Question

An infinite number of charges, each of charge $1\mu C$, are placed on the x-axis with coordinates x=1, 2, 4, 8…$\infty$ If a charge of 1C is kept at the origin, then what is the net force acting on 1C
A. 9000N
B. 12000N
C. 24000N
D. 36000N

Answer 1

As a first step, you could recall the coulomb’s law for two charges. Then you could apply the superposition principle for the system of charges. You could find a geometric progression as a result after taking the common terms out. Solving that you will get the force on the 1C charge at the origin.

Formula used:
Net force due to a system of charges,
${{F}_{net}}=\dfrac{1}{4\pi {{\varepsilon }_{0}}}\sum{\dfrac{{{q}_{i}}{{q}_{j}}}{{{r}_{ij}}^{2}}}$

Complete Step by step solution:
In the question, we have a system of infinite number of charges each with a charge of $1\mu C$. These charges are placed on the x-axis at coordinates x=1, 2, 4, 8…$\infty$. We are asked to find the net force on a charge of magnitude 1C kept at origin due to the system of charges.
We know that the force between two charges is given by the Coulomb’s law which is given by,
$F=\dfrac{1}{4\pi {{\varepsilon }_{0}}}\dfrac{{{q}_{1}}{{q}_{2}}}{{{r}^{2}}}$

Now when we have a system of charges, the net force on a charge due to that system would be given by the sum of the forces due to each individual charge. This is called the superposition principle.
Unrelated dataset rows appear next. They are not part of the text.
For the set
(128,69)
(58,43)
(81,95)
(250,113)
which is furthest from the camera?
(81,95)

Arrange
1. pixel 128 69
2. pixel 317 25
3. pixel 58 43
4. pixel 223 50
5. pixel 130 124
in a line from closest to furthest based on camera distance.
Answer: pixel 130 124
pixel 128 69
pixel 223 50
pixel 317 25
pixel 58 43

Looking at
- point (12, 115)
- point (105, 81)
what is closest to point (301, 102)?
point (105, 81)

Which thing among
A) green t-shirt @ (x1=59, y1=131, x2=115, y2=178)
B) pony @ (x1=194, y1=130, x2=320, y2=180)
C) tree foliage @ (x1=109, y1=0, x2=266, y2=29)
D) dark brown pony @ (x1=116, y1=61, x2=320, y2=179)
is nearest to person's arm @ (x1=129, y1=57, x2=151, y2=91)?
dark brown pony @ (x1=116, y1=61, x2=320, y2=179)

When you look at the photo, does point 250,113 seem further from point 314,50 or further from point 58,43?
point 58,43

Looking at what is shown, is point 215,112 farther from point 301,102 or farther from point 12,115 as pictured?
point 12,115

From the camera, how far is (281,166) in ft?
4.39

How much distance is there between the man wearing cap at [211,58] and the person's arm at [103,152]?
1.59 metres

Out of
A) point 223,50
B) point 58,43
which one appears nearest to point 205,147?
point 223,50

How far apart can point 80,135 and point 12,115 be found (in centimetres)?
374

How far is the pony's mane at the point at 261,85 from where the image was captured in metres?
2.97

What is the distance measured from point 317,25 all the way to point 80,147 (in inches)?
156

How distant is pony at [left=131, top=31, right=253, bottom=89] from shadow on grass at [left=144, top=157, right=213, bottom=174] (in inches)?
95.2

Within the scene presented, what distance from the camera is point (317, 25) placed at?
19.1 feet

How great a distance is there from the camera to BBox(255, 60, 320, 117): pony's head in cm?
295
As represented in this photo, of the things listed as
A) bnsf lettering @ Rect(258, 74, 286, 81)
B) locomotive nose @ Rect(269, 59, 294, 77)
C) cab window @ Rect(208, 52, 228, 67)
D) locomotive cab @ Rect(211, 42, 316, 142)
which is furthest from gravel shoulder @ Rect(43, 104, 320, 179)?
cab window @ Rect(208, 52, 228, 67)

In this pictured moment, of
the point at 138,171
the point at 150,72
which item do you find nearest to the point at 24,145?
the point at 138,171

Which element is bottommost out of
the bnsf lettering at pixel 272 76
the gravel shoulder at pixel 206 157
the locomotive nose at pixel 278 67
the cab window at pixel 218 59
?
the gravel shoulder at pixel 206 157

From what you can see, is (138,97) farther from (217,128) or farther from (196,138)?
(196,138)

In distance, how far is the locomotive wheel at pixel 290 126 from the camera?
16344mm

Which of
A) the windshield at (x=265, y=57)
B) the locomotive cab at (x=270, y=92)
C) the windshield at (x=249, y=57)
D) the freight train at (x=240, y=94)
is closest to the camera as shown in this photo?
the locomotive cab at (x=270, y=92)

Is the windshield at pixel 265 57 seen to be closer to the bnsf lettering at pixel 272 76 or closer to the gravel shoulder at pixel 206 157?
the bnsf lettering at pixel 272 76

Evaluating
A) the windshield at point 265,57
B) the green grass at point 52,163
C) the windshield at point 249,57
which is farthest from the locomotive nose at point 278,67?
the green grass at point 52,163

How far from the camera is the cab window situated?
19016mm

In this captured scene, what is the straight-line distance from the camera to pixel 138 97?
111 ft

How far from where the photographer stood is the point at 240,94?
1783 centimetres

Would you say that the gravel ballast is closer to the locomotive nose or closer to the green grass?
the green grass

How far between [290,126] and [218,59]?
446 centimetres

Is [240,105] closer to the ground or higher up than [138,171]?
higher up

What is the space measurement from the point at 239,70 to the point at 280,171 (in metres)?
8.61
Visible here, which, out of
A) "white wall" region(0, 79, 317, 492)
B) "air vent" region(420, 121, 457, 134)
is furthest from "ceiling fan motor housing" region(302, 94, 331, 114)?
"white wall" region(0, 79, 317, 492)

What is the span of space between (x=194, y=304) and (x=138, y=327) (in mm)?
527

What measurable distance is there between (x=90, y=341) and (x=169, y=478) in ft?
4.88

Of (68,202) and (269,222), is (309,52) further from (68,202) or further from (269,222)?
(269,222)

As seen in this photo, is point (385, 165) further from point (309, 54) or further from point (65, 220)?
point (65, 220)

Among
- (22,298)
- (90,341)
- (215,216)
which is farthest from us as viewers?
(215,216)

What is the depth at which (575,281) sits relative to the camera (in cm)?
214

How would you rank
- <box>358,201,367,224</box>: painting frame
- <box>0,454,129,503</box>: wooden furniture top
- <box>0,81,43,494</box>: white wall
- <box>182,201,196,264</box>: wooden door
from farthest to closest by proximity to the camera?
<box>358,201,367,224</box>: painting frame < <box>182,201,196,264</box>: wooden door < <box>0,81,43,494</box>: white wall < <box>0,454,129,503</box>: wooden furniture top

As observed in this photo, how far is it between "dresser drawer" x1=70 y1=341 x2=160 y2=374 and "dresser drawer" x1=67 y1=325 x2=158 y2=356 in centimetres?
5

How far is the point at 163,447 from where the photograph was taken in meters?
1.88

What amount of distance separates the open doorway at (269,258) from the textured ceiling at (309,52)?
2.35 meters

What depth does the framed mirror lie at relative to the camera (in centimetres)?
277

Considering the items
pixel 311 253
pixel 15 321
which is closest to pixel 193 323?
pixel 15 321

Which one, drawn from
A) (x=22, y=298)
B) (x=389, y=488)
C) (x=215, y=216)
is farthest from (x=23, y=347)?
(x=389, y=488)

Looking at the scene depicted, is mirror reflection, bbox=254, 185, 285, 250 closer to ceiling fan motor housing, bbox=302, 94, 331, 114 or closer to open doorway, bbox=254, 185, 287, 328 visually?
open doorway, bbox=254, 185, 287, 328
Therefore, the net charge would be given by,
${{F}_{net}}=\dfrac{1}{4\pi {{\varepsilon }_{0}}}\sum{\dfrac{{{q}_{i}}{{q}_{j}}}{{{r}_{ij}}^{2}}}$
$\Rightarrow {{F}_{net}}=9\times {{10}^{9}}\times {{10}^{-6}}\left( \dfrac{1}{{{1}^{2}}}+\dfrac{1}{{{2}^{2}}}+\dfrac{1}{{{4}^{2}}}+\dfrac{1}{{{8}^{2}}}+... \right)$ …………………………………. (1)

We see that, $\left( \dfrac{1}{{{1}^{2}}}+\dfrac{1}{{{2}^{2}}}+\dfrac{1}{{{4}^{2}}}+\dfrac{1}{{{8}^{2}}}+... \right)$is a geometric progression and its sum can be given by,
$SU{{M}_{GP}}=\dfrac{a}{1-r}$
Where, $a$ is the first term and r is the common ratio.
$r=\dfrac{\dfrac{1}{4}}{1}=\dfrac{1}{4}$

So the sum of the GP would be,
$SU{{M}_{GP}}=\dfrac{1}{1-\dfrac{1}{4}}$
$\Rightarrow SU{{M}_{GP}}=\dfrac{4}{3}$ ………………………………………… (2)

Substituting (2) in equation (1), we get,
${{F}_{net}}=9\times {{10}^{9}}\times {{10}^{-6}}\times \dfrac{4}{3}$
$\therefore {{F}_{net}}=12000N$

Therefore, we found the net force on the 1C charge placed at the origin due to the given system of charges would be 12000N.

Hence, option B is the correct answer.

Note:
While substituting the charges we have taken the common term outside which is ${{10}^{-6}}C$. While taking the sum of the geometric progression we mentioned a term common ratio. The common ratio is the ratio between two consecutive terms of a geometric progression. Also, the expression for the sum of GP is taken for progression with a common ratio that is less than 1 and more than -1 except 0.